- **SUPPLIED TEXT**
Approximately one-third of full-time employees belonged to a union, compared with about one-fourth of the part-time. Also, almost 30% permanent employees were union members, compared with about 25% of the non-permanent.

Unionization rates also varied by age group with 37.4% of those aged 45 to 54 being members of a union as compared to 14.0% of those aged 15 to 24. High unionization rates were also found among those with a university degree (33.6%) or a post-secondary certificate or diploma (33.0%); in Newfoundland and Labrador (36.6%) and in Quebec (35.8%); as well as in educational services (67.4%); public administration (67.0%), and utilities (66.6%), and in health care occupations (61.1%). Low unionization rates were recorded in Alberta (21.9%); in agriculture (4.2%) and professional, scientific and technical services (4.0%); and in management occupations (8.4%).

Differences between the sexes

For the fifth year in a row, the unionization rate for women in 2008 surpassed that of men (29.8% vs. 28.5%). The gap widened slightly, by 0.3%, as compared to that in 2007.

Among men, part-time employees had a much lower rate than full-time employees (18.1% versus 29.7%). Among women, the gap was narrower (24.5% versus 31.6%) (data not shown). The unionization rate for women in the public sector (71.9%) exceeded that of men (68.5%), reflecting women's presence in public administration, and in teaching and health positions. However, in the private sector, only 12.2% were unionized, compared with 19.8% of men. The lower rate among women reflected their predominance in sales and several service occupations.

A higher-than-average rate was recorded among men with a post-secondary certificate or diploma (33.0%). For women, the highest rate was among those with a university degree (39.8%), reflecting unionization in occupations like health care and teaching.

Among those in permanent positions, the rate for men (29.2%) was similar to that for women (30.2%). Among those is non-permanent positions, women were more unionized than men (27.2% versus 23.3%).

Average earnings and usual hours

Earnings are generally higher in unionized as compared to non-unionized jobs. Factors other than collective bargaining provisions contribute to this. These include varying distributions of unionized employees by age, sex, job tenure, industry, occupation, firm size, and geographical location. The effects of these factors are not examined here. However, unionized workers and jobs clearly have characteristics associated with higher earnings. For example, unionization is higher for older workers, those with more education, those with long tenure, and those in larger workplaces. Still, a wage premium exists, which, after controlling for employee and workplace characteristics, has been estimated at 7.7% (Fang and Verma 2002).

Average hourly earnings of unionized workers were higher than those of non-unionized workers in 2008 (Table 3). This held true for both full-time employees ($25.06 vs. $21.54) and part-timers ($20.79 vs. $13.16). Unionized part-time employees not only had higher weekly earnings, but they also worked more (19.2 hours vs. 16.8). This led to a larger gap in weekly earnings ($405.97 vs. $225.94).

- **TASK LIST**
1 – Copy from the union membership passage, starting with "Among men, part-time" and going on through "several service occupations.".
2 – Extend the union membership passage, beginning right after its last sentence.

- **DATASET EXTRACT**
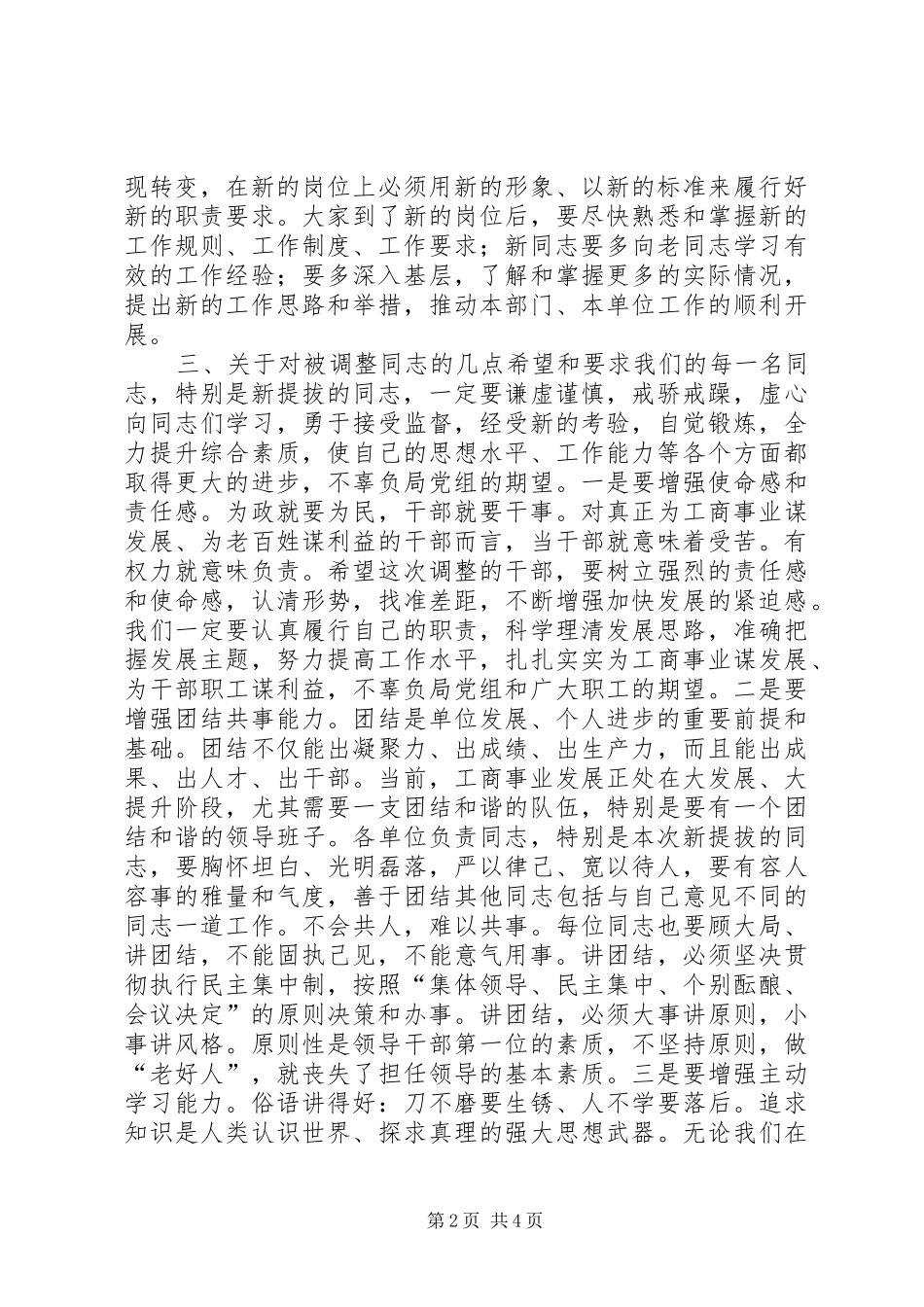 在工商股级干部调整工作会议上的讲话发言_第2页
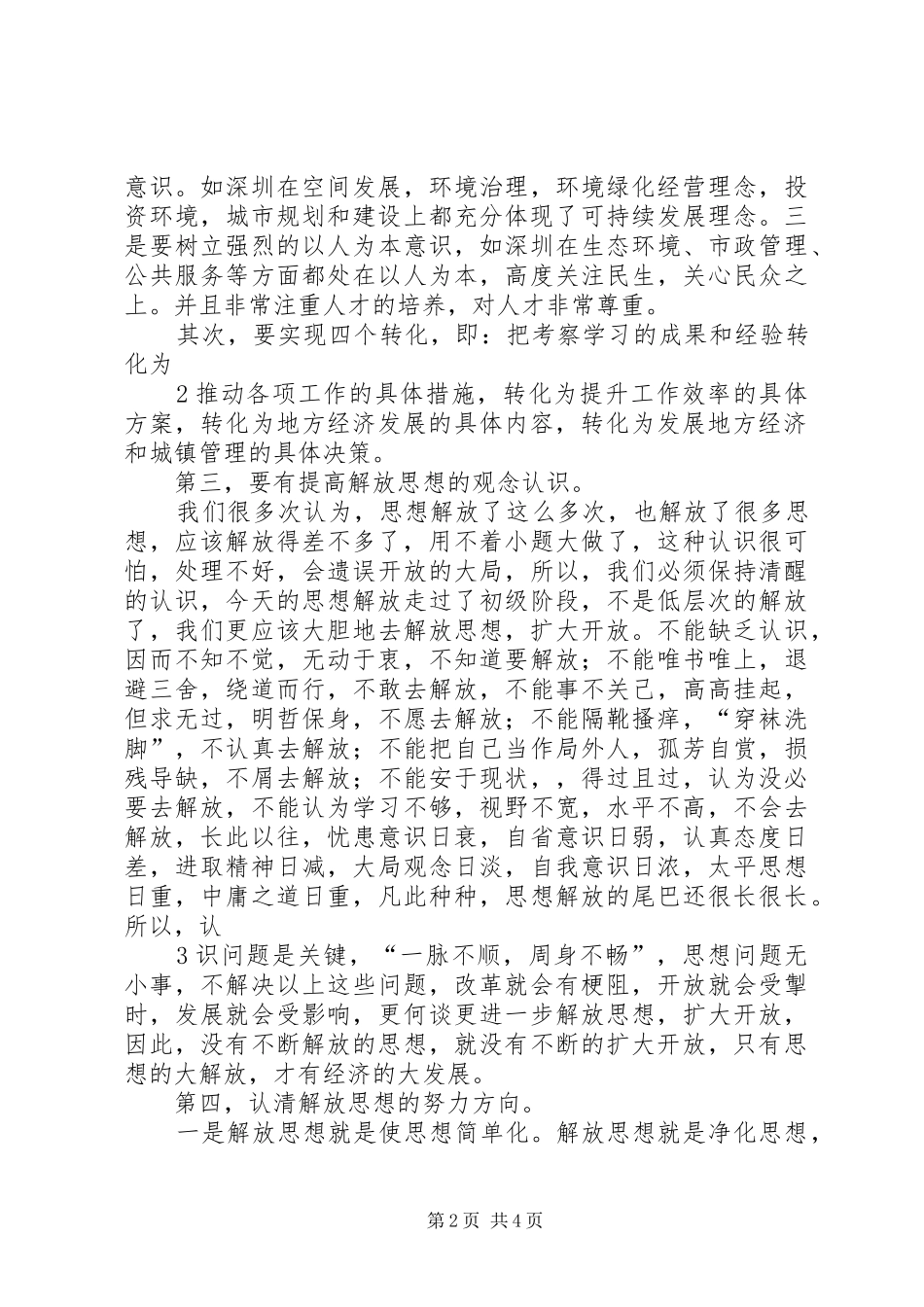 深圳学习心得体会_第2页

- **RESPONSES FOR EACH TASK**
1 –
Among men, part-time employees had a much lower rate than full-time employees (18.1% versus 29.7%). Among women, the gap was narrower (24.5% versus 31.6%) (data not shown). The unionization rate for women in the public sector (71.9%) exceeded that of men (68.5%), reflecting women's presence in public administration, and in teaching and health positions. However, in the private sector, only 12.2% were unionized, compared with 19.8% of men. The lower rate among women reflected their predominance in sales and several service occupations.

2 –
On average, full-time unionized women earned 94% as much per hour as their male counterparts. In contrast, those working part-time earned 16% more.

Wage settlements, inflation and labour disputes

The wage rate increase in 2008 remained the same as in the previous year at 3.3% (Table 4). This was the fourth consecutive year when the increase in wages surpassed the rate of inflation. For the third year in a row the wage gain in the public sector exceeded that in the private sector (3.5% versus 2.7%). However, there was a reversal of the trend in the first four months of 2009 whereby the gains stood at 2.8% in the private sector and 2.4% in the public sector.

Annual statistics on strikes, lockouts and person-days lost are affected by several factors, including collective bargaining timetables, size of the unions involved, strike or lockout duration, and state of the economy. The number of collective agreements up for renewal in a year determines the potential for industrial disputes. Union size and strike or lockout duration determine the number of person-days lost. The state of the economy influences the likelihood of an industrial dispute, given that one is legally possible. Similar to 2006, in 2008 the proportion of estimated working time lost due to strikes and lockouts was 0.02%.

Data sources

Information on union membership, density and coverage by various socio-demographic characteristics, including earnings, are from the Labour Force Survey. Further details can be obtained from Marc Lévesque, Labour Statistics Division, Statistics Canada at 613-951-4090. Data on strikes, lockouts and workdays lost, and those on major wage settlements were supplied by Human Resources and Skills Development Canada (HRSDC). Further information on these statistics may be obtained from Client services, Workplace Information Directorate, HRSDC at 1-800-567-6866.

References

Fang, Tony and Anil Verma. 2002. “Union wage premium.” Perspectives on Labour and Income. Vol. 3, no. 9. September. Statistics Canada Catalogue no. 75-001-XIE. p. 13-19. (accessed July 21, 2009)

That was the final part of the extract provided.